Common goods: substantial and processual prospectives

Abstract

The distinction between public property and private property, although resulting from art. 42 of the Italian Constitution, no longer seems to adapt to modern social consciousness and the emerging axiological legal framework. The logic of belonging and exclusivity is perceived by many as incompatible with the need to ensure widespread access to instrumental entities with respect to the free development of the person: common goods. The challenges of modernity - first and foremost, the fight against inequalities and the protection of the environment and ecosystems - lead to the question whether, by overcoming the binomial between what is public and what is private, it is not possible to take a third to recognize some assets (material or intangible, natural or human) as accessible to all, with a view to fullyrecognizing each individual of his or her personae status.

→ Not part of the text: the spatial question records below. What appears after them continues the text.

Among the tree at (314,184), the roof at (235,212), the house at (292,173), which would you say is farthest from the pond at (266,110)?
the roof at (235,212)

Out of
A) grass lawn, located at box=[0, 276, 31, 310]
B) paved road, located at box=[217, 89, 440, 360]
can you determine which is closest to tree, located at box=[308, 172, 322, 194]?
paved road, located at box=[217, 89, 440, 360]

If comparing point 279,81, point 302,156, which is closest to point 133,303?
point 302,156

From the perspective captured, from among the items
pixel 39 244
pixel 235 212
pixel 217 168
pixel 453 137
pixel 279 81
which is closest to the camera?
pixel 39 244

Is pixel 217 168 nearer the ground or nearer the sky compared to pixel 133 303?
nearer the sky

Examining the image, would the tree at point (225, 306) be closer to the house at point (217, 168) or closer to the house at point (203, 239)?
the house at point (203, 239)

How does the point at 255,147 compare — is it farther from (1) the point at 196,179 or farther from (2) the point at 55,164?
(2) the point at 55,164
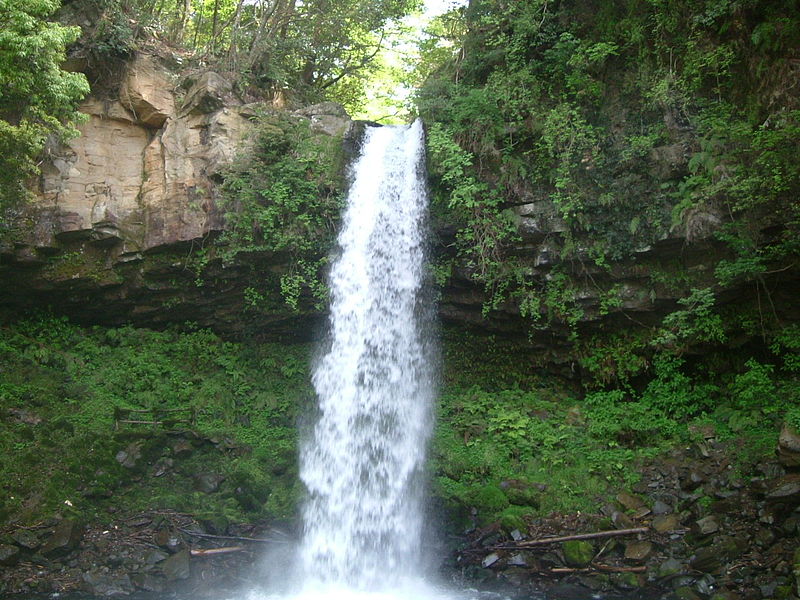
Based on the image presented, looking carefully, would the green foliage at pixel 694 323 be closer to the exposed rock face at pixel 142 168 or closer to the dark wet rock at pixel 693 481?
the dark wet rock at pixel 693 481

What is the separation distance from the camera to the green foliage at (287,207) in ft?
34.8

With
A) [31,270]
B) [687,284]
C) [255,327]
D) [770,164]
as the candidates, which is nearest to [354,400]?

The objective of this contribution is to verify what is the space, in the light of positive law, for the recognition of the category of common goods, both from a substantive perspective and from a procedural point of view. In particular, we will question the possibility of qualifying the res communes omnium as goods in the juridical sense, as well as the configurability, with respect to what should be common, of legal situations for the single uti civis. The substantive perspective, however, could not be complete without an examination of the possible guarantees offered by the legal system on the procedural side: we will therefore ask ourselves what possibilities the person has, individually or even through exponential bodies, to activate the process, especially to the light of the peculiar physiognomy assumed by conditions of the action in the administrative process.